Most gamers already are aware that if your system isn’t properly configured, you might be leaving some unused performance on the table. But because every system is fundamentally different, configuration may be a challenging task. In any case, we’ll go over what to look for during optimization and optimization of Windows 11 if you have a Nvidia GPU.
Windows 11 Nvidia Optimization Guide For Best Performance
First off, we’ll start off with the simple things. Updating your GPU drivers.
As Windows 11 isn’t yet fully released for some systems, updating said drivers is not yet as easy as it was back on Windows 10. First things first, navigate to the Nvidia driver download page.
There, start by selecting your GPU, and that includes which series and product type it is. In the operating system dropdown, select Windows 11.
NOTE: For some Windows 11 might not be available, in that case, choose Windows 10.
For driver type, select standard and then search for drivers. Select the latest version of the Game Ready Driver from the list.
Open the downloaded file next, and go through the installation process.
Nvidia Control Panel
This is where the magic happens. Start by navigating to the 3D Settings tab. Once you’re in that menu, select “Use the advanced 3D image settings”, and hit “Take Me There”.

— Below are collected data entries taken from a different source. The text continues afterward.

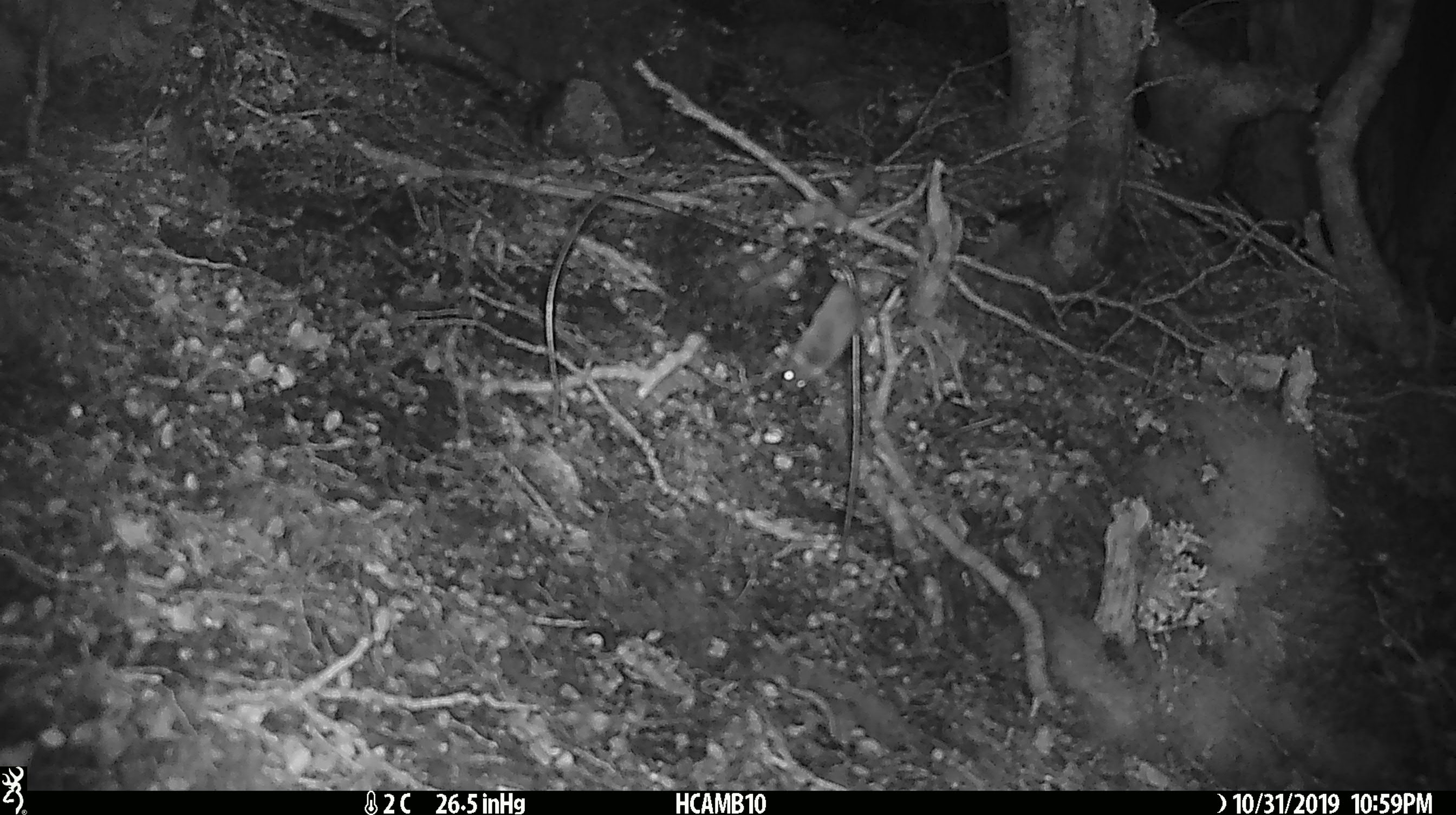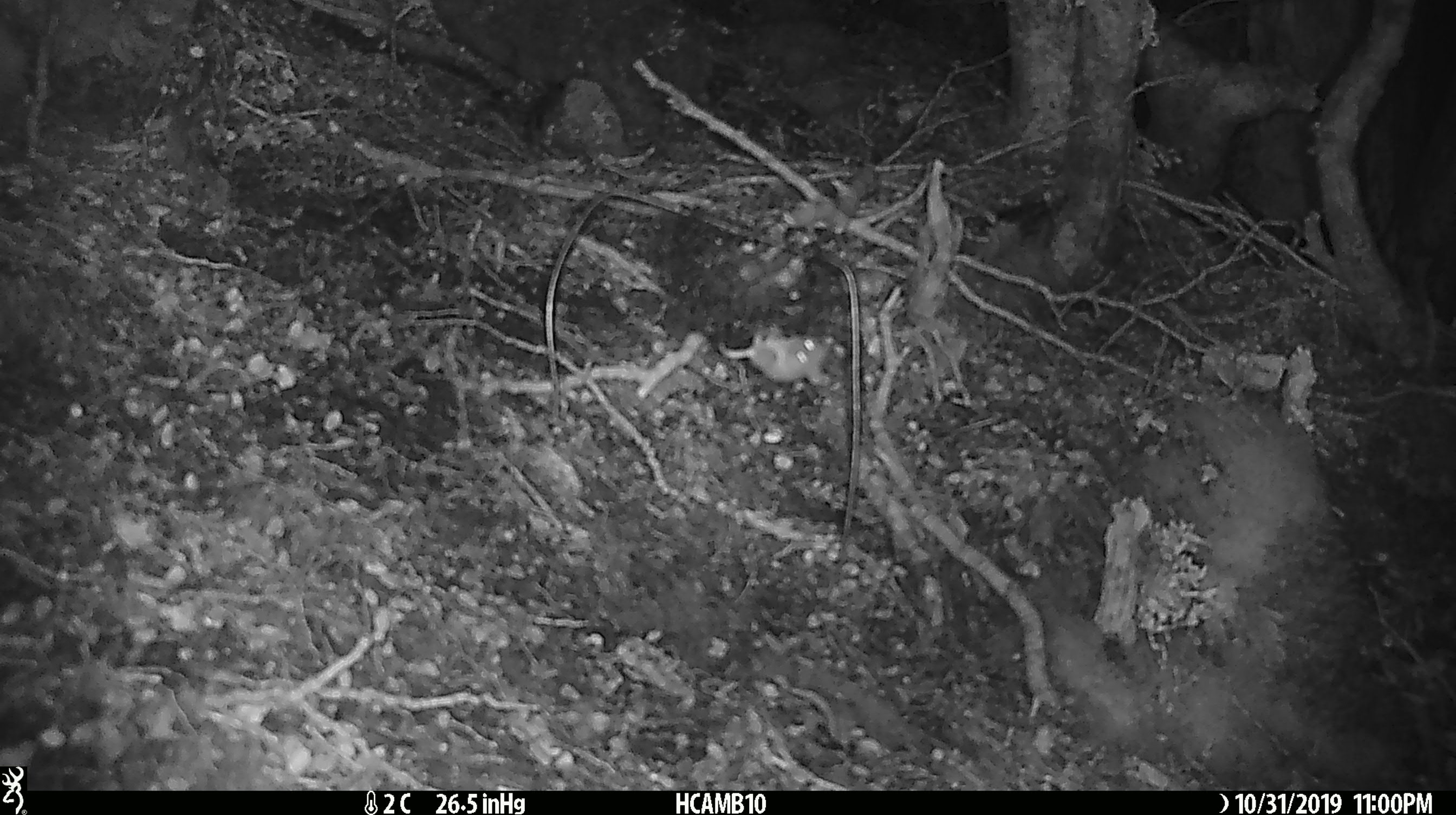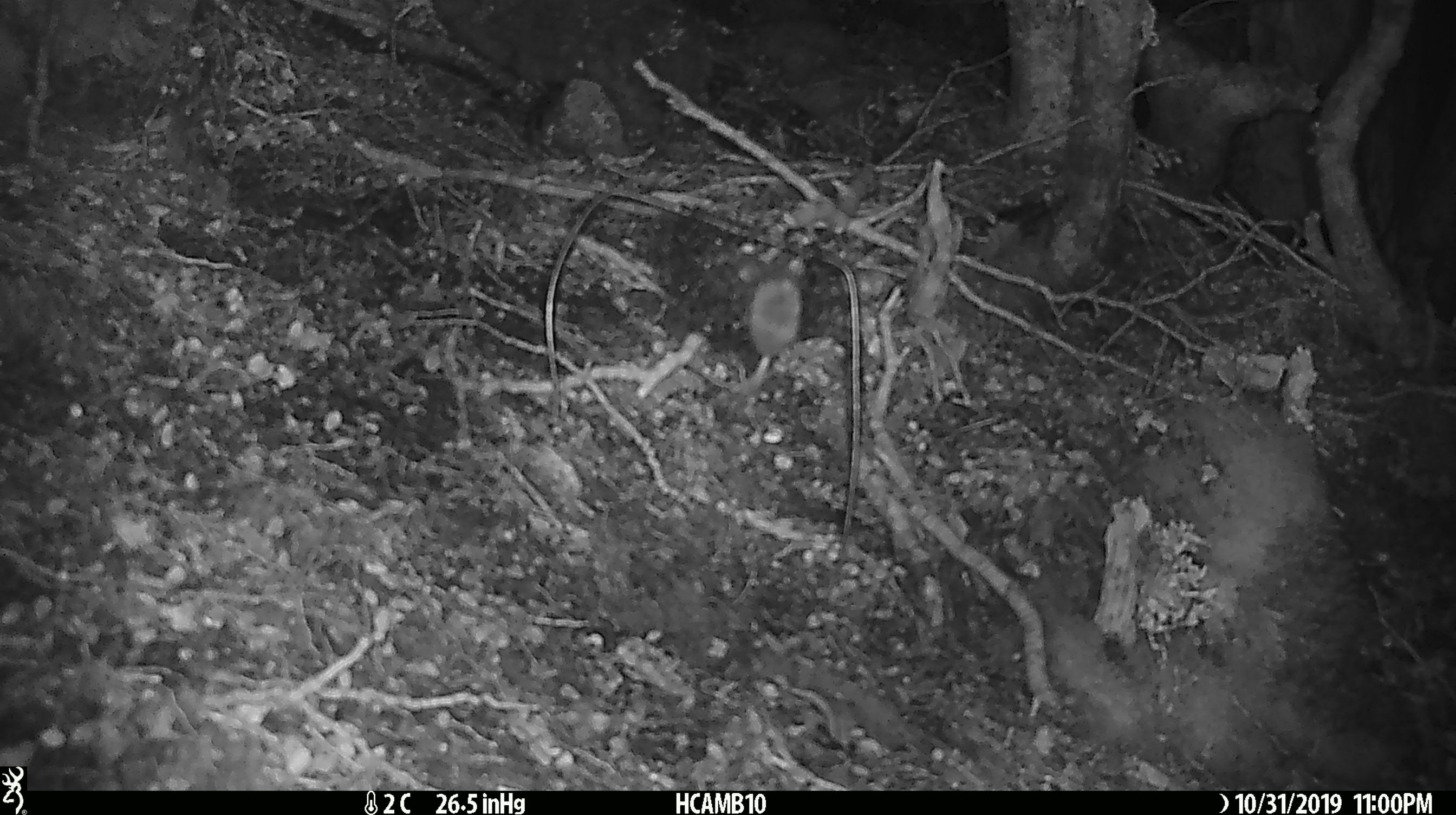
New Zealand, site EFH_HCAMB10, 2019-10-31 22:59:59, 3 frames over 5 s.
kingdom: Animalia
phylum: Chordata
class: Mammalia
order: Rodentia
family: Muridae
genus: Mus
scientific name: Mus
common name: mouse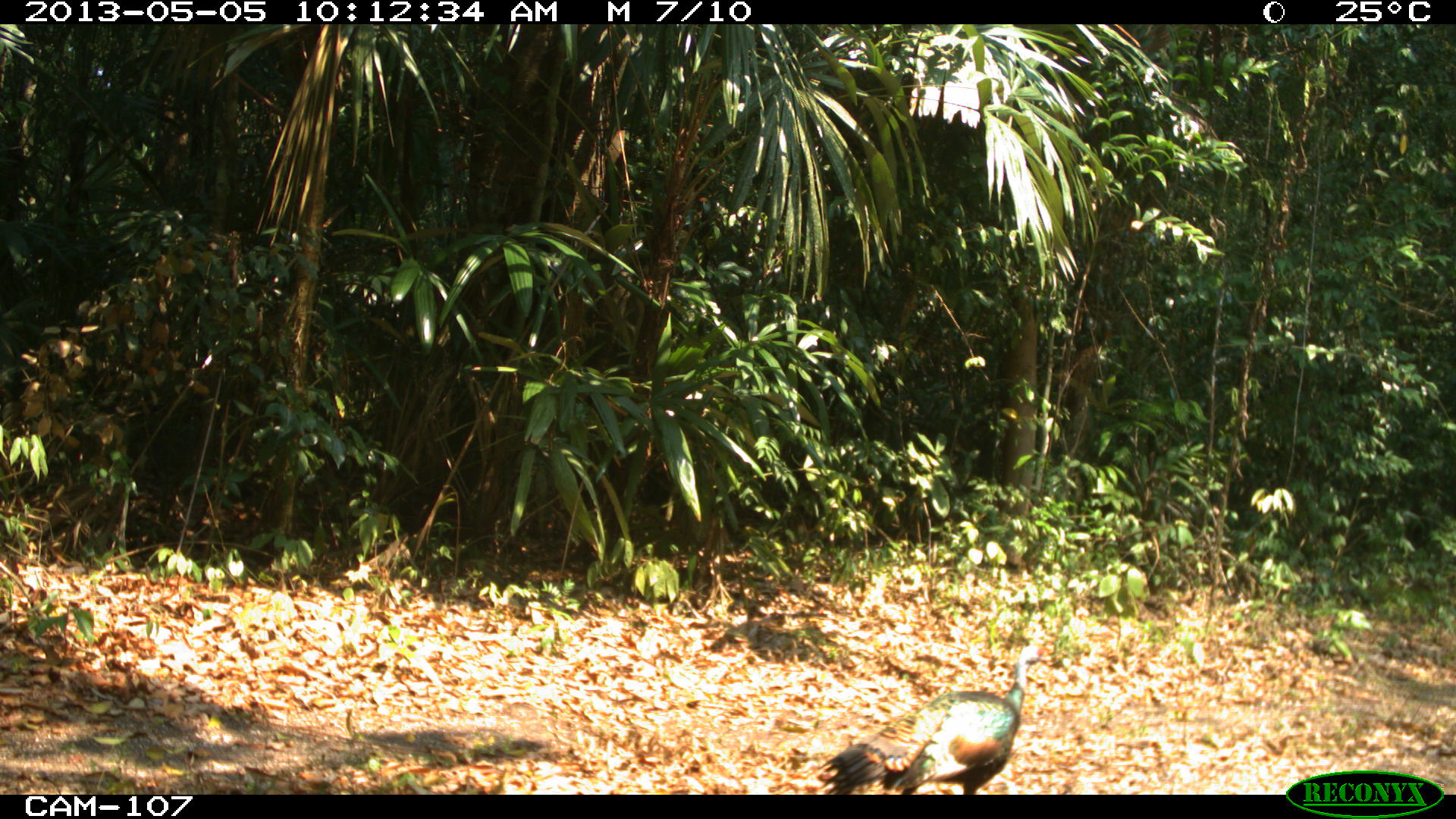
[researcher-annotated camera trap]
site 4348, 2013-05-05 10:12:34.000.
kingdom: Animalia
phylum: Chordata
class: Aves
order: Galliformes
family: Phasianidae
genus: Meleagris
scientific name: Meleagris ocellata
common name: ocellated turkey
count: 1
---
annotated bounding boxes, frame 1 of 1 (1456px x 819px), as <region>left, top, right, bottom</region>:
meleagris ocellata: <region>816, 643, 1051, 793</region>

Here, you’ll need to tweak some settings. The settings and options available will vary depending on which GPU you have, but try to recreate the following settings:
- Image Sharpening – Off, Scaling Disabled
- Ambient Occlusion – Off
- Anisotropic Filtering – Application-Controlled
- Antialiasing – FXAA – Off
- Gamma Correction – On
- Antialiasing Mode – Application-Controlled
- Antialiasing Transparency – Off
- Background Application Max Frame Rate – Off
- CUDA – GPUs – All
- DSR – Factors – Off
- Smoothness – Off
- Low Latency Mode – On
- Max Frame Rate – Off
- Monitor Technology – G-Sync (if available)
- Multi-Frame Sampled AA (MFAA) – Off
- OpenGL Rendering GPU – Auto-Select
- Power Management Mode – Prefer Maximum Performance
- Preferred Refresh Rate – Highest Available
- Shader Cache – On
- Texture Filtering – Anisotropic Sample Optimization – Off
- Negative LOD Bias – Allow
- Quality – High Performance
- Trilinear Optimization – On
- Threaded Optimization – Auto
- Triple Buffering – Off
- Vertical Sync – Off
- Virtual Reality Pre-Rendered Frames – 1
Navigate to “Change Resolution”. Here it is important that you set both the refresh rate, and the display resolution to the maximum advertised refresh rate and resolution. Do this for all of your monitors if you have more than one.
Below, click on “Use NVIDIA color settings” and set all of the settings to highest. For Output Color Format, choose RGB, and for Output Dynamic Range, set it to Full. Do the same things for all of your monitors.
G-Sync (If Available)
If you have a G-Sync monitor, you’ll have an option to configure G-Sync in the control panel on the left hand side. Click on it, and make sure it is enabled.
Also, you’ll need to ensure that G-Sync is enabled for windowed and Fullscreen applications, instead of just Fullscreen.
Adjust Desktop Size & Position
This isn’t a really something which will dramatically increase performance, but it can help. In this menu, I suggest selecting “No Scaling” for each of your monitors.
Now, if you do need scaling, set it to Aspect Ratio or Fullscreen, but otherwise, disable scaling altogether.
There are more settings which can be changed, but they don’t make a dramatic impact on performance. In addition, the other settings are more down to personal preference.
In any case, I encourage you to poke around and see if you can squeeze an extra bit of performance.